DATASET >>
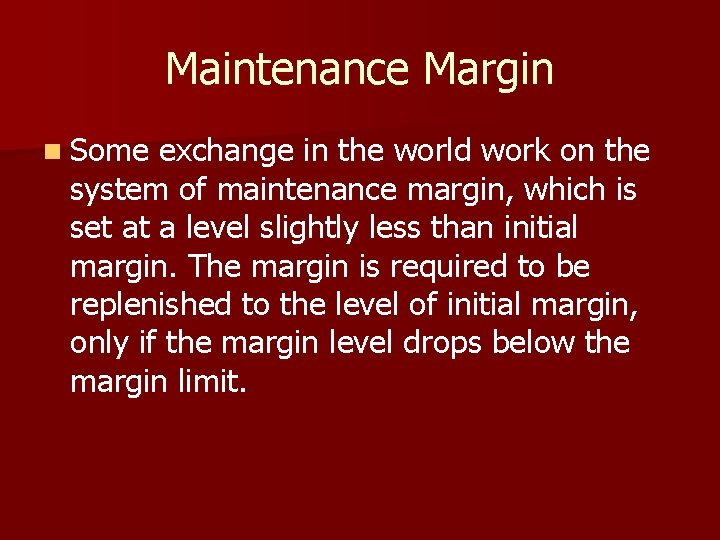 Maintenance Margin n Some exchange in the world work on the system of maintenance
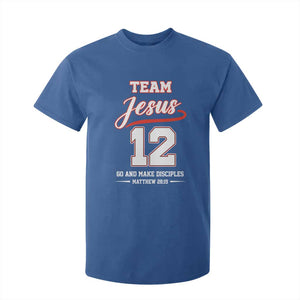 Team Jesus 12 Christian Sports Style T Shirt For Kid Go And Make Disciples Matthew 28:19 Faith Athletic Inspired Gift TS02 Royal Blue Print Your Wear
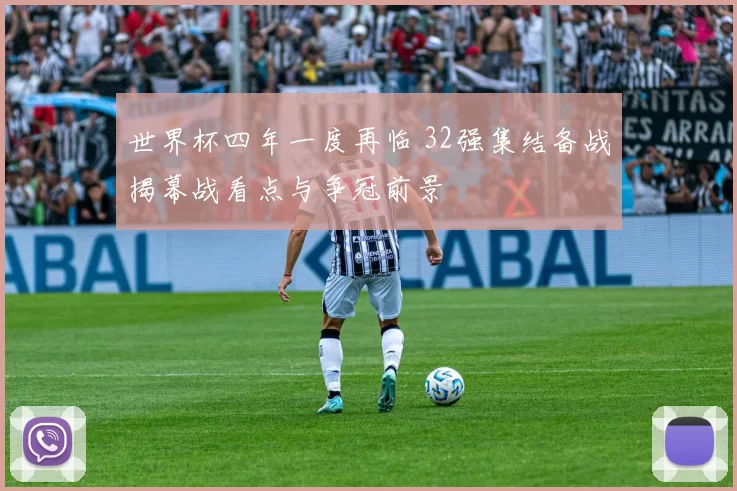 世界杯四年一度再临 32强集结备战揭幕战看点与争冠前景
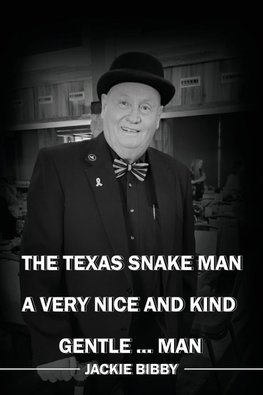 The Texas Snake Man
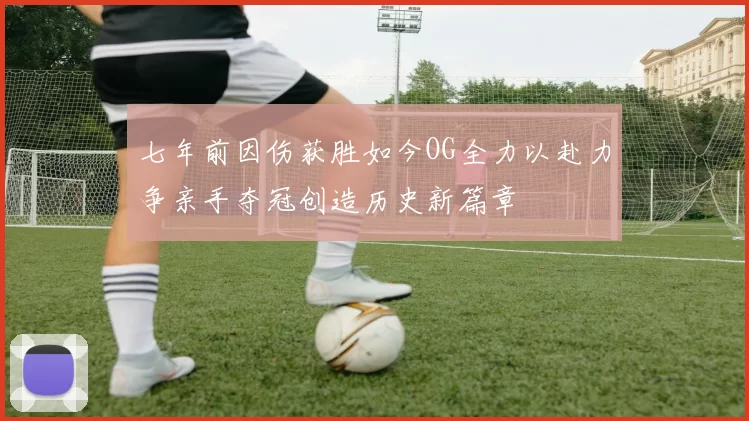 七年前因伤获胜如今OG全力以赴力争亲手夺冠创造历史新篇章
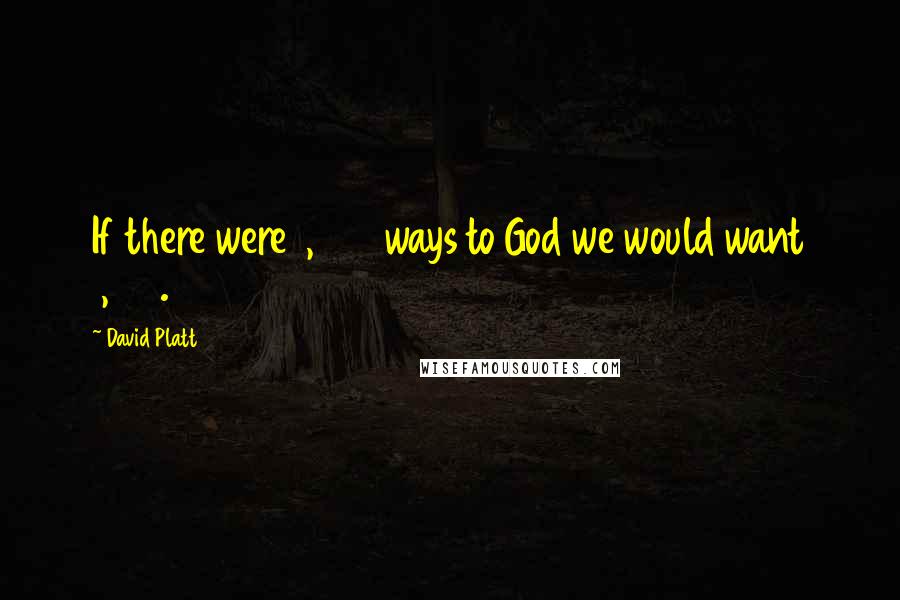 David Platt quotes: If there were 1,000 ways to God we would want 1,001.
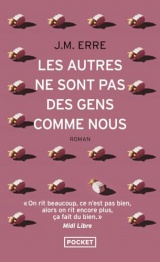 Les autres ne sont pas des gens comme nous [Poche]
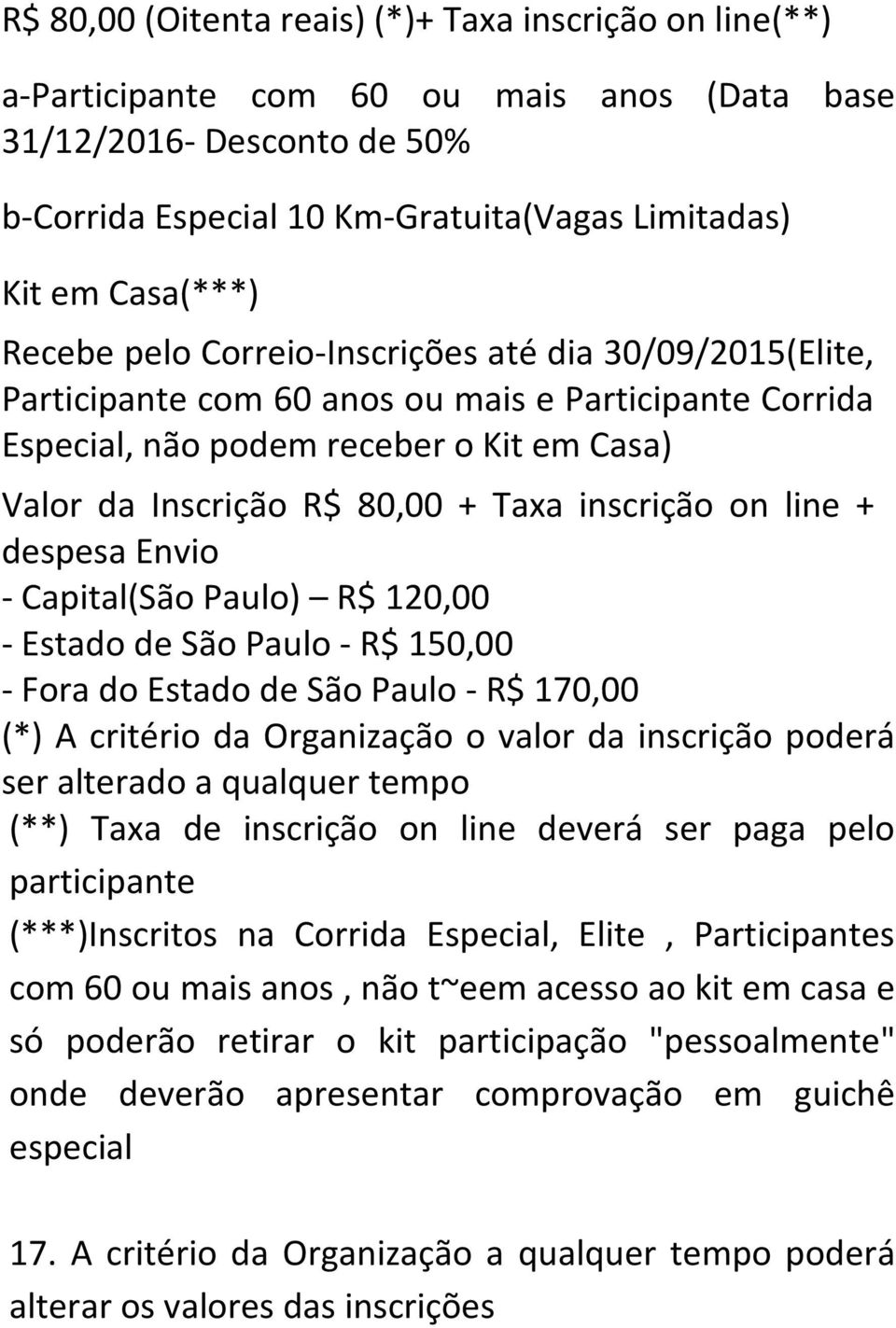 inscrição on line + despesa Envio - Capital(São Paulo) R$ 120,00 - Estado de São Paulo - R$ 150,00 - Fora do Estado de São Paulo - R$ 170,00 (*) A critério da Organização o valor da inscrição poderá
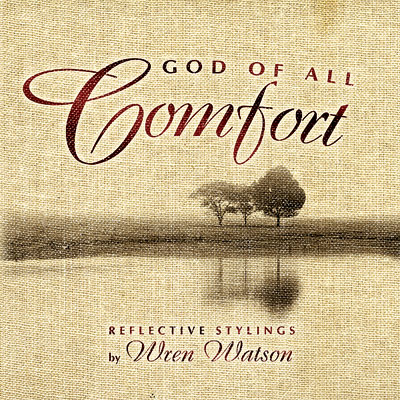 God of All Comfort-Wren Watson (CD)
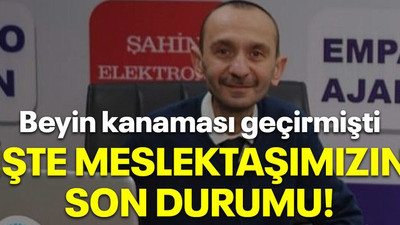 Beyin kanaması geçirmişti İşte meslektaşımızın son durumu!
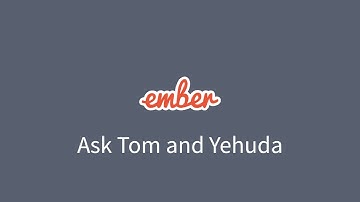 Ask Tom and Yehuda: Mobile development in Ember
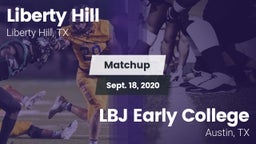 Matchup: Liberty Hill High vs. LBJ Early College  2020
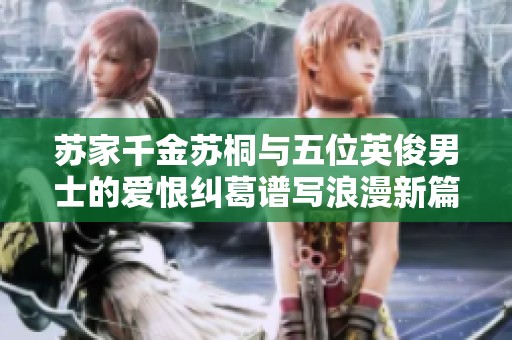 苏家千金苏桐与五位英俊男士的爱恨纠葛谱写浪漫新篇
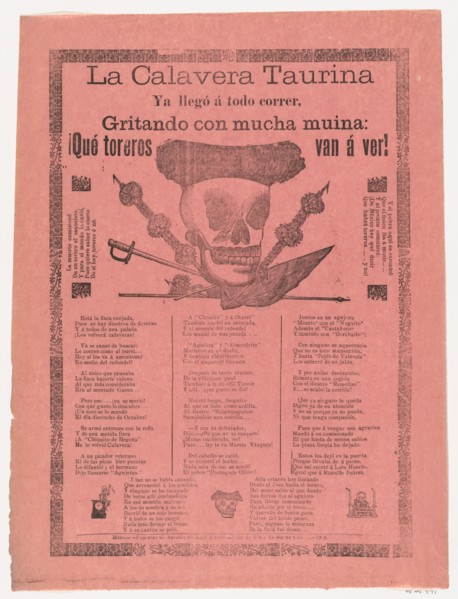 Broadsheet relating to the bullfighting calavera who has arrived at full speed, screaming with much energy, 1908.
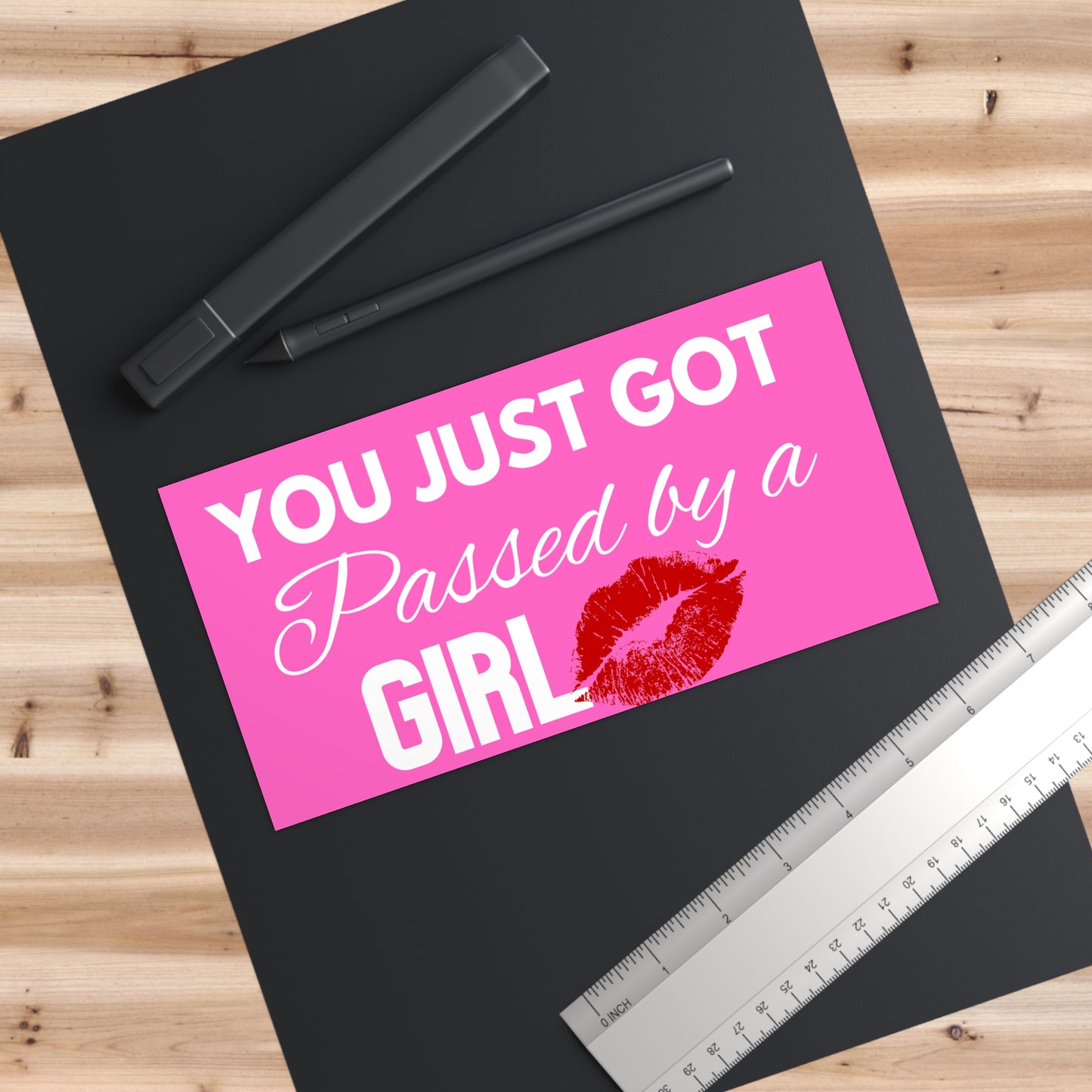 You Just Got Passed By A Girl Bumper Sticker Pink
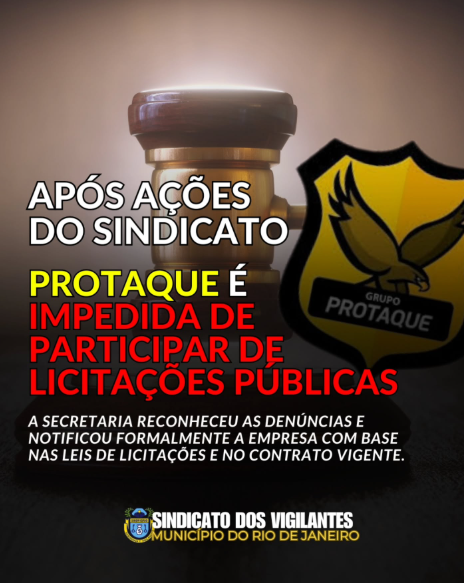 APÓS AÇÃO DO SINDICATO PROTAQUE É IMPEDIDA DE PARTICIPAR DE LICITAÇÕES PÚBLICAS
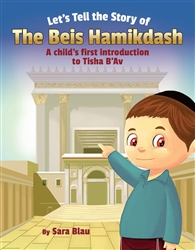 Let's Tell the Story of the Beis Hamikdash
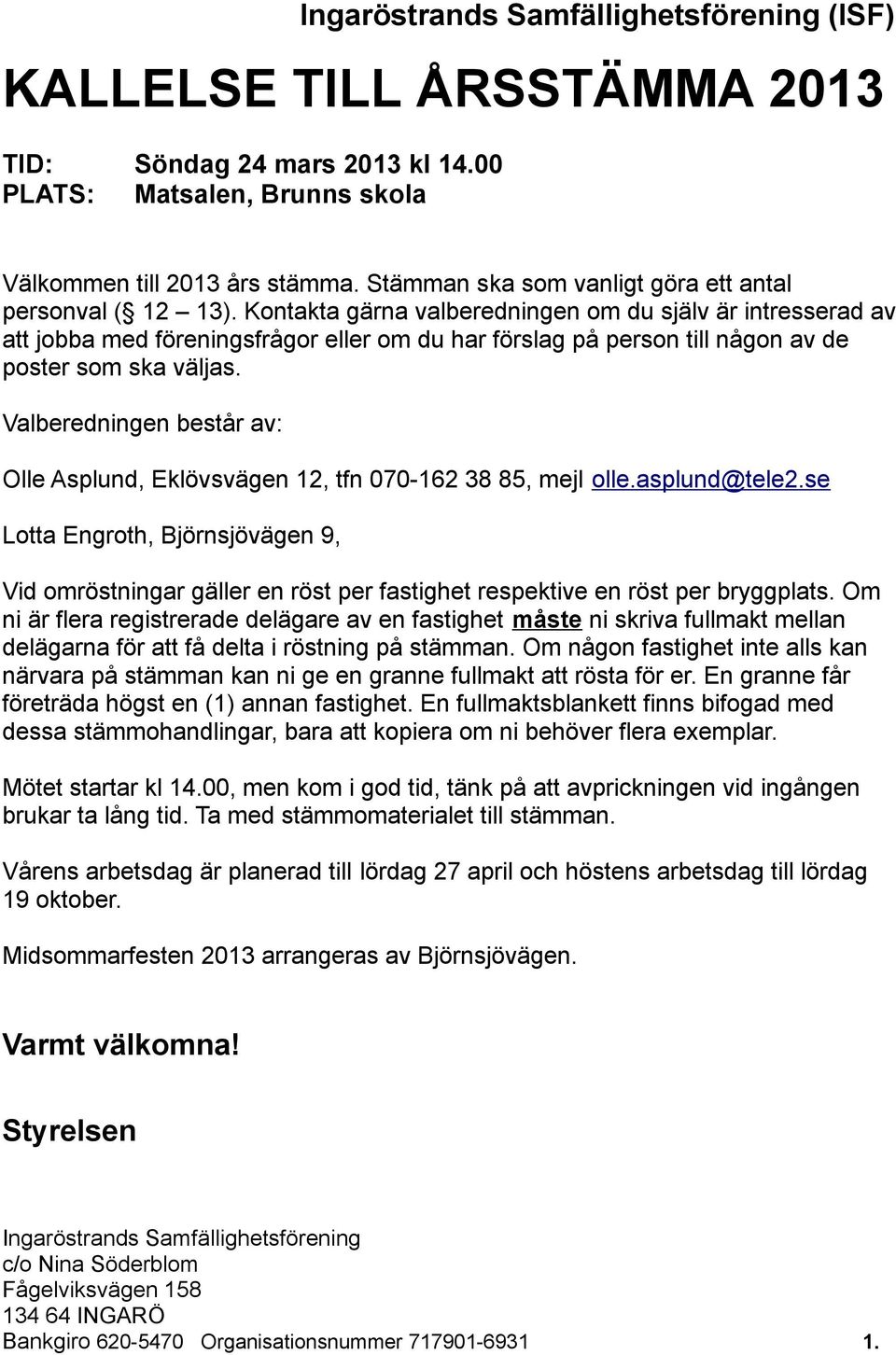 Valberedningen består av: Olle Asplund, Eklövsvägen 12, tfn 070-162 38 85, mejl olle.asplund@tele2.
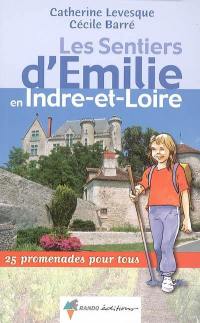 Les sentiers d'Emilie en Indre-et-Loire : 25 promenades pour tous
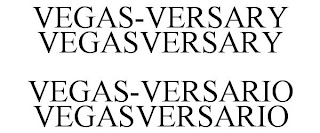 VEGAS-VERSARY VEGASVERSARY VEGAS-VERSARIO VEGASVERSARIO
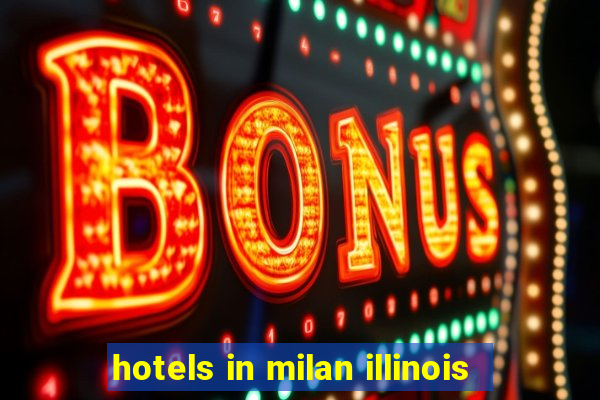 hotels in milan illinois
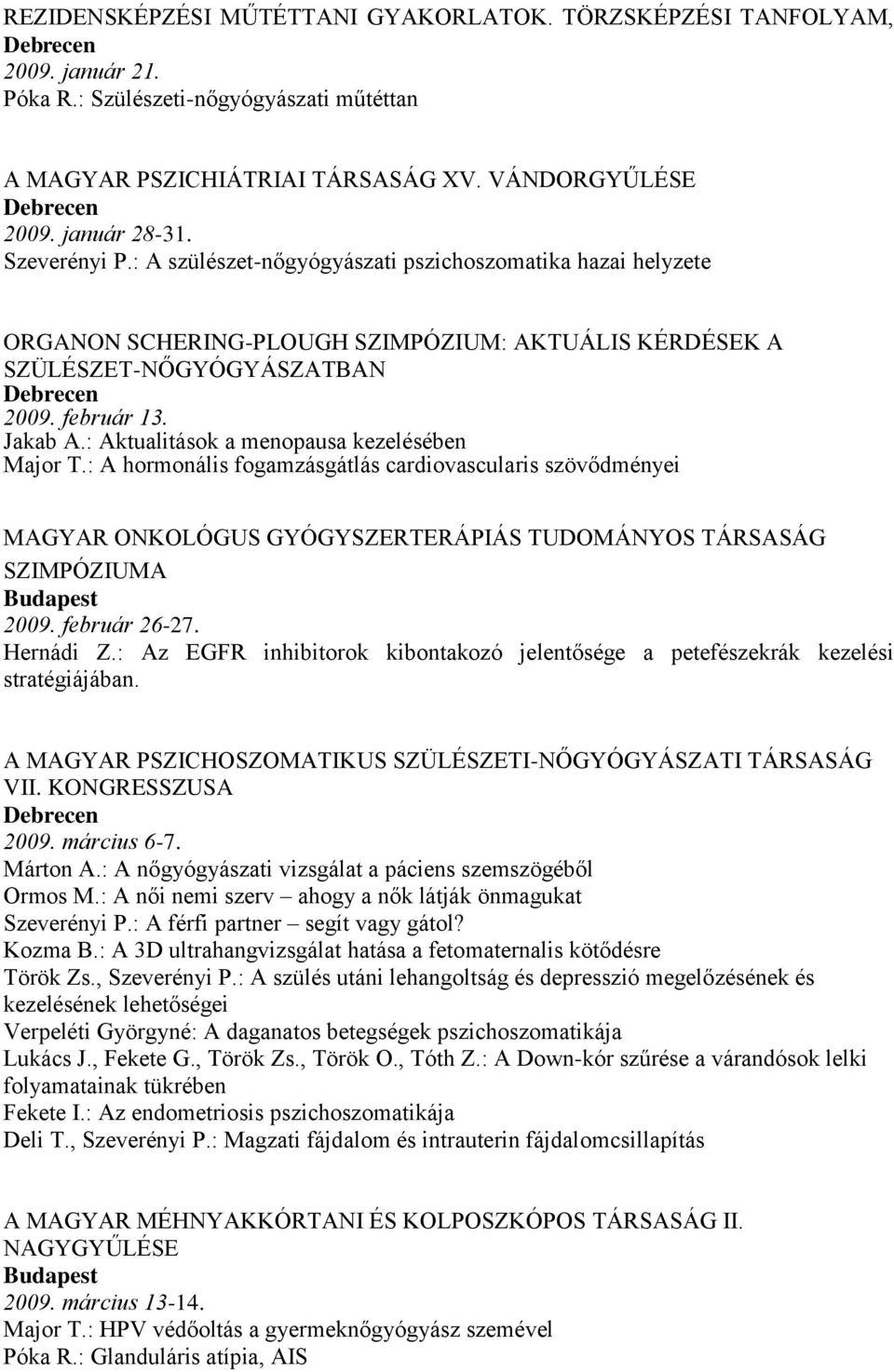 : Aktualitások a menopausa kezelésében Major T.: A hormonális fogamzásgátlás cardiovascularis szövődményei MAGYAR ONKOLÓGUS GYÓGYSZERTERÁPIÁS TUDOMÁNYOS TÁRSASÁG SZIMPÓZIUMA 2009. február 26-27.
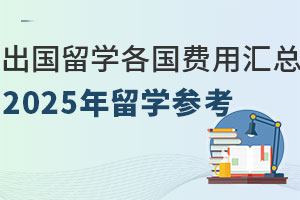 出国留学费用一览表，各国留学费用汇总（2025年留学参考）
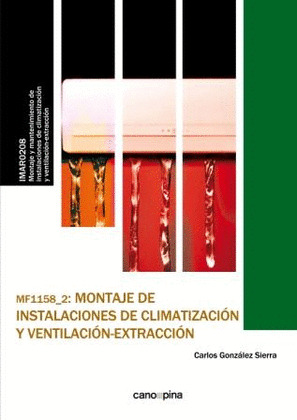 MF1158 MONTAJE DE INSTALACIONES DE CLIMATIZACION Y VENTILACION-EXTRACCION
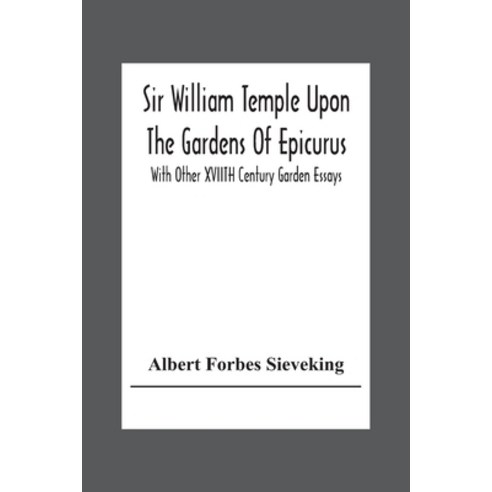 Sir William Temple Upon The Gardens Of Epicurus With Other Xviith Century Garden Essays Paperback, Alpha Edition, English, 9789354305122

TASK >>
Without the pictures, reproduce every record exactly as it appears above.

COMPLETED EXERCISE >>
 Maintenance Margin n Some exchange in the world work on the system of maintenance
 Team Jesus 12 Christian Sports Style T Shirt For Kid Go And Make Disciples Matthew 28:19 Faith Athletic Inspired Gift TS02 Royal Blue Print Your Wear
 世界杯四年一度再临 32强集结备战揭幕战看点与争冠前景
 The Texas Snake Man
 七年前因伤获胜如今OG全力以赴力争亲手夺冠创造历史新篇章
 David Platt quotes: If there were 1,000 ways to God we would want 1,001.
 Les autres ne sont pas des gens comme nous [Poche]
 inscrição on line + despesa Envio - Capital(São Paulo) R$ 120,00 - Estado de São Paulo - R$ 150,00 - Fora do Estado de São Paulo - R$ 170,00 (*) A critério da Organização o valor da inscrição poderá
 God of All Comfort-Wren Watson (CD)
 Beyin kanaması geçirmişti İşte meslektaşımızın son durumu!
 Ask Tom and Yehuda: Mobile development in Ember
 Matchup: Liberty Hill High vs. LBJ Early College  2020
 苏家千金苏桐与五位英俊男士的爱恨纠葛谱写浪漫新篇
 Broadsheet relating to the bullfighting calavera who has arrived at full speed, screaming with much energy, 1908.
 You Just Got Passed By A Girl Bumper Sticker Pink
 APÓS AÇÃO DO SINDICATO PROTAQUE É IMPEDIDA DE PARTICIPAR DE LICITAÇÕES PÚBLICAS
 Let's Tell the Story of the Beis Hamikdash
 Valberedningen består av: Olle Asplund, Eklövsvägen 12, tfn 070-162 38 85, mejl olle.asplund@tele2.
 Les sentiers d'Emilie en Indre-et-Loire : 25 promenades pour tous
 VEGAS-VERSARY VEGASVERSARY VEGAS-VERSARIO VEGASVERSARIO
 hotels in milan illinois
 : Aktualitások a menopausa kezelésében Major T.: A hormonális fogamzásgátlás cardiovascularis szövődményei MAGYAR ONKOLÓGUS GYÓGYSZERTERÁPIÁS TUDOMÁNYOS TÁRSASÁG SZIMPÓZIUMA 2009. február 26-27.
 出国留学费用一览表，各国留学费用汇总（2025年留学参考）
 MF1158 MONTAJE DE INSTALACIONES DE CLIMATIZACION Y VENTILACION-EXTRACCION
 Sir William Temple Upon The Gardens Of Epicurus With Other Xviith Century Garden Essays Paperback, Alpha Edition, English, 9789354305122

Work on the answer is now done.